> **What you are asked to do**
Counting only lines that contain the string "trap", how many are there in the data? Say the number alone.
######
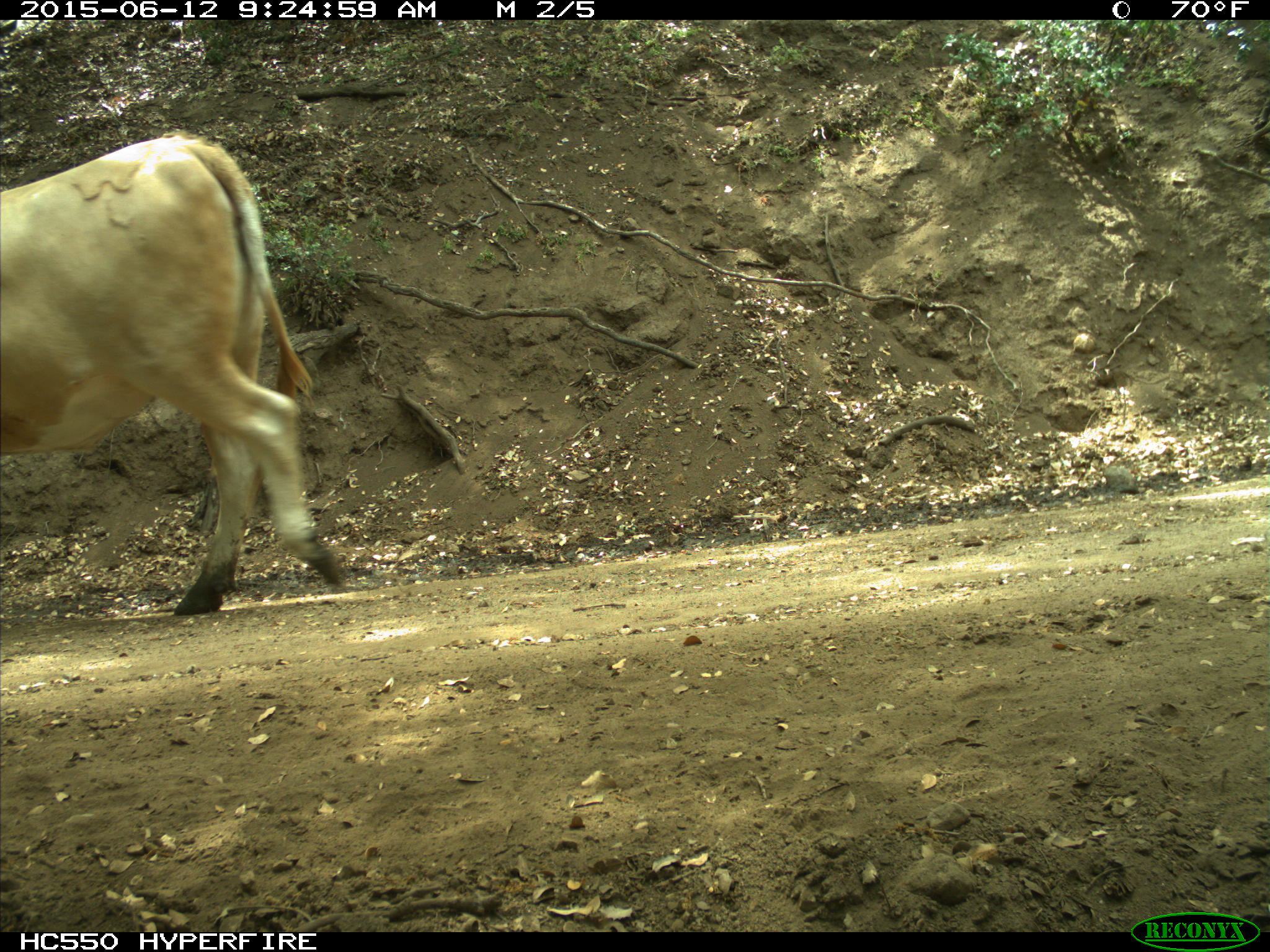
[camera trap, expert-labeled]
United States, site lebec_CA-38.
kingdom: Animalia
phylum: Chordata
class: Mammalia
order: Artiodactyla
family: Bovidae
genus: Bos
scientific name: Bos taurus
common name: domestic cow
Bos taurus (domestic cow).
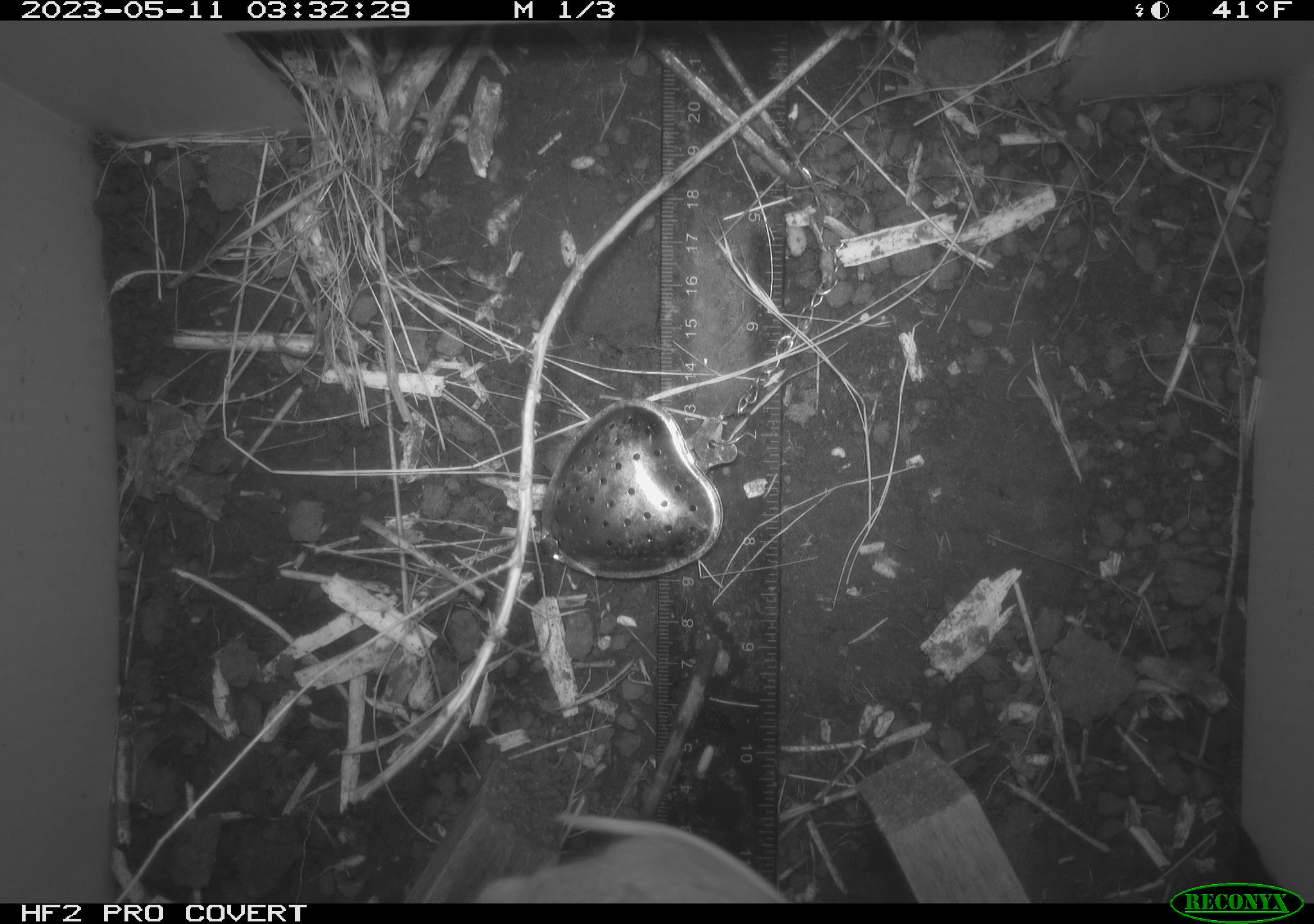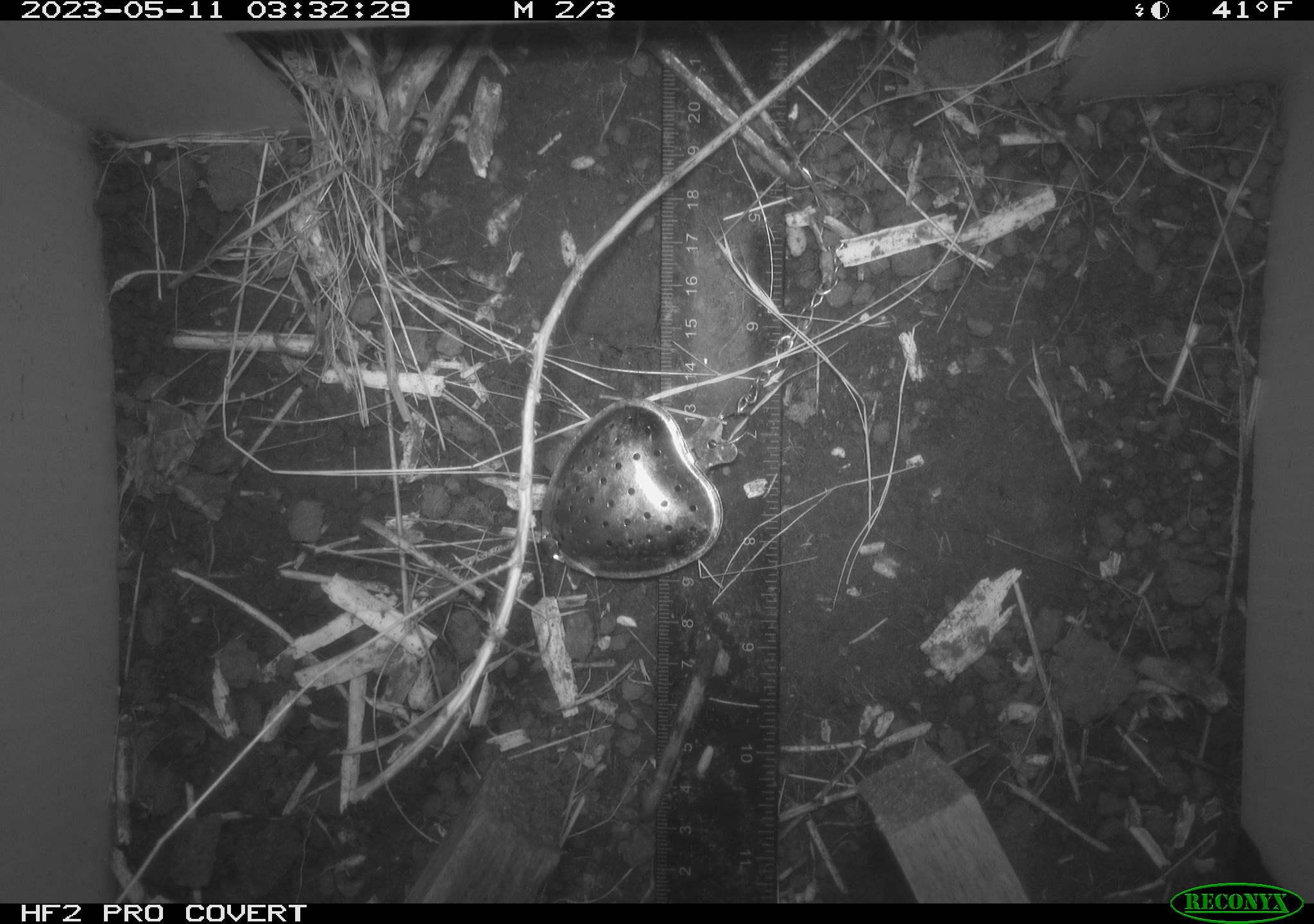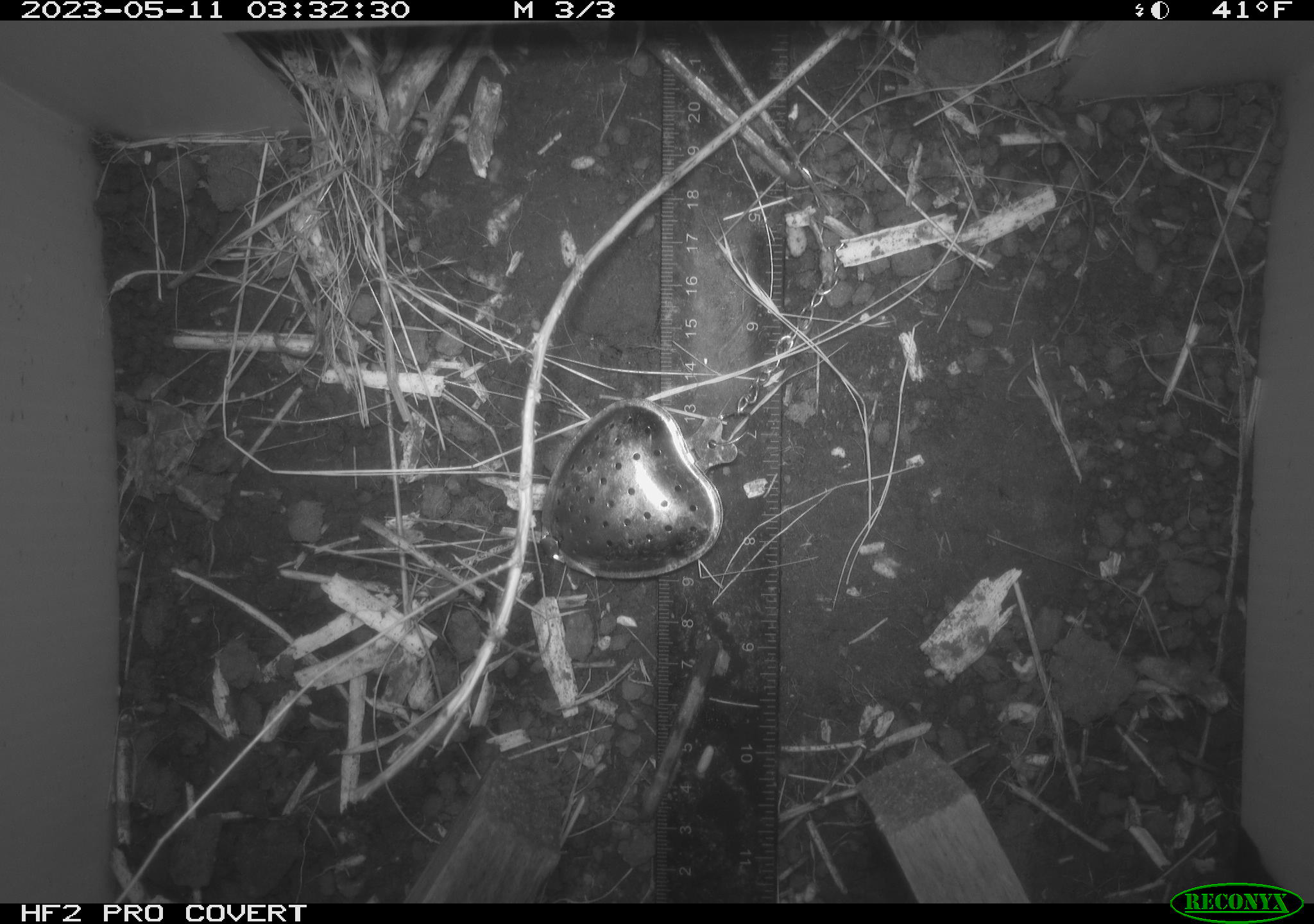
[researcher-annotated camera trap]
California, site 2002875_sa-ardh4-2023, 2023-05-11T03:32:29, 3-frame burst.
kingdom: Animalia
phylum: Chordata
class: Mammalia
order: Rodentia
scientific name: Rodentia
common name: mouse species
######
> **Worked solution**
2